O acervo Paulo Mendes da Rocha não é o primeiro brasileiro a aquecer os arquivos de Matosinhos. Os desenhos do arquiteto baiano Francisco de Assis Reis também se foram para Portugal. Assis, como é conhecido no meio arquitetônico, é o principal arquiteto moderno da Bahia. A ruidosa expatriação do acervo Mendes da Rocha junta-se à discreta expatriação do acervo de Assis Reis. Somente depois da partida dos desenhos de Assis, temos a promessa de um livro sobre o baiano, que desconhecemos por nossa incapacidade de apreciar o que está ao nosso lado.

Incapacidade inconsciente ou consciente.
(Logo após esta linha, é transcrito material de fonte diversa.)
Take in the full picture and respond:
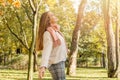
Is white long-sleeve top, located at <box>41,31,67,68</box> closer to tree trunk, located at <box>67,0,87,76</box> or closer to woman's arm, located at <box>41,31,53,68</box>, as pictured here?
woman's arm, located at <box>41,31,53,68</box>

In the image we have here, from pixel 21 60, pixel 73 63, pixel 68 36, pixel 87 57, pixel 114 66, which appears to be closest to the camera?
pixel 114 66

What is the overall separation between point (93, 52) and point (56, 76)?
197 feet

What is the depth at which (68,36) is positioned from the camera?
2279 inches

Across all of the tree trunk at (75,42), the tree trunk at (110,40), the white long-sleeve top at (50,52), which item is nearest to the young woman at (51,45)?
the white long-sleeve top at (50,52)

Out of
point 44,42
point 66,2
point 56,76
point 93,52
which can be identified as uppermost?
point 66,2

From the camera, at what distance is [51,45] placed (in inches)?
261

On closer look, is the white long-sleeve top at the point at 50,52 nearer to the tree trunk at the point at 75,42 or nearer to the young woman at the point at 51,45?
the young woman at the point at 51,45

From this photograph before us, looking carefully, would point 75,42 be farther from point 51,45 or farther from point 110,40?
point 51,45

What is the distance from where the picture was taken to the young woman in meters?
6.61

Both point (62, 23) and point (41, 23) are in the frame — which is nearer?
point (41, 23)

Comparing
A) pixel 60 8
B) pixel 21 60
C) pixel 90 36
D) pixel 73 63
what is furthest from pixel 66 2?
pixel 73 63

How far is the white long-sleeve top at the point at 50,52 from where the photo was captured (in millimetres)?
6543

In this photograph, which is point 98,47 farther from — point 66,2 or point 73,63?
point 73,63

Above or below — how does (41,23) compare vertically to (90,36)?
below
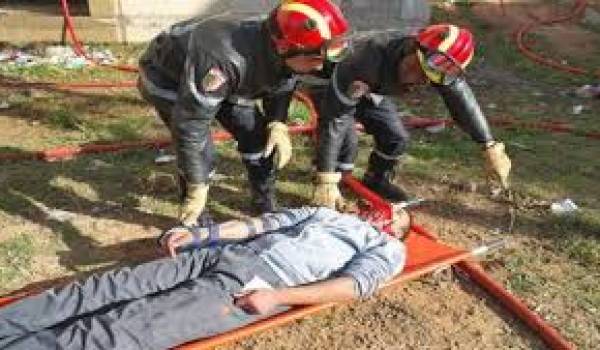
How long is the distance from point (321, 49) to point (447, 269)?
152 centimetres

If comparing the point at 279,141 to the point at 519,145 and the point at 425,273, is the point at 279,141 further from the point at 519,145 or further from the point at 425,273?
the point at 519,145

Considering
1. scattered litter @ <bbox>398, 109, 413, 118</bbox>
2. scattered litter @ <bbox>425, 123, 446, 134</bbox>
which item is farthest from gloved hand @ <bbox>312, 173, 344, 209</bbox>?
scattered litter @ <bbox>398, 109, 413, 118</bbox>

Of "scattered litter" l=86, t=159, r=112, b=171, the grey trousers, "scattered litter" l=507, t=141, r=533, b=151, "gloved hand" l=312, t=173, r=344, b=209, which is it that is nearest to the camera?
the grey trousers

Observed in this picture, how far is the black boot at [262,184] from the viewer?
5125 mm

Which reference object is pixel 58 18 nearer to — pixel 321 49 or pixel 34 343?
pixel 321 49

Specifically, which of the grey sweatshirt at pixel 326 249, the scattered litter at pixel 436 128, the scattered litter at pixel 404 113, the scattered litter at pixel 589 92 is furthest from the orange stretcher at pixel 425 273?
the scattered litter at pixel 589 92

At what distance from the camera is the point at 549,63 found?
9.40m

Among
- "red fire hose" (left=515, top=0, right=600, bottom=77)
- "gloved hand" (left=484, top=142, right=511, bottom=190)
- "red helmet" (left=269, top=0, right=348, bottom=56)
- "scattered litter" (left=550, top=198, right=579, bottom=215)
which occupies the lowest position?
"scattered litter" (left=550, top=198, right=579, bottom=215)

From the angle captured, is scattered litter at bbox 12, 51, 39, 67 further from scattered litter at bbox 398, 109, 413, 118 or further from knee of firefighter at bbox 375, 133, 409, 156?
knee of firefighter at bbox 375, 133, 409, 156

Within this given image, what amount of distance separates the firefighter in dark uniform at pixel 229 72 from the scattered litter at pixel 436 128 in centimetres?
250

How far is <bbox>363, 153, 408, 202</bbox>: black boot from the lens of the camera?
220 inches

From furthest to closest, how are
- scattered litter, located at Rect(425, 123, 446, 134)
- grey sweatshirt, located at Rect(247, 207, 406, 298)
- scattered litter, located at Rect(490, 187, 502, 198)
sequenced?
1. scattered litter, located at Rect(425, 123, 446, 134)
2. scattered litter, located at Rect(490, 187, 502, 198)
3. grey sweatshirt, located at Rect(247, 207, 406, 298)

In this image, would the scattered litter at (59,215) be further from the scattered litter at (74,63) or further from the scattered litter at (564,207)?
the scattered litter at (74,63)

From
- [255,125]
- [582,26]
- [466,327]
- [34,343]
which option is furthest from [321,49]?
[582,26]
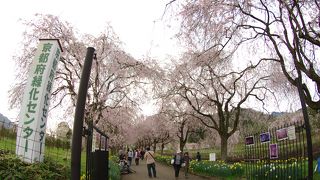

O episódio do acervo Paulo Mendes da Rocha e de Francisco de Assis Reis nos alertam – não é a primeira, nem será a última, nem é tipicamente brasileira – a respeito do que queremos ou podemos com o resguardo de uma tão delicada memória, como os frágeis papéis que seguem para Matosinhos. Esses papéis são a metáfora da nossa condição cultural. Fragilidades que se anunciam há muito, porque, para quem conhece, há vários outros acervos que interessaram aos grandes centros internacionais de arquitetura, e que estão precariamente preservados, talvez a poucos passos de uma expatriação salvadora. E mesmo que nem todos papéis se tornem commodities culturais para exportação, são acervos que deveriam compor o mosaico de uma paisagem cultural brasileira, pelo viés da arquitetura e do urbanismo. Não se trata de um problema apenas dos arquitetos.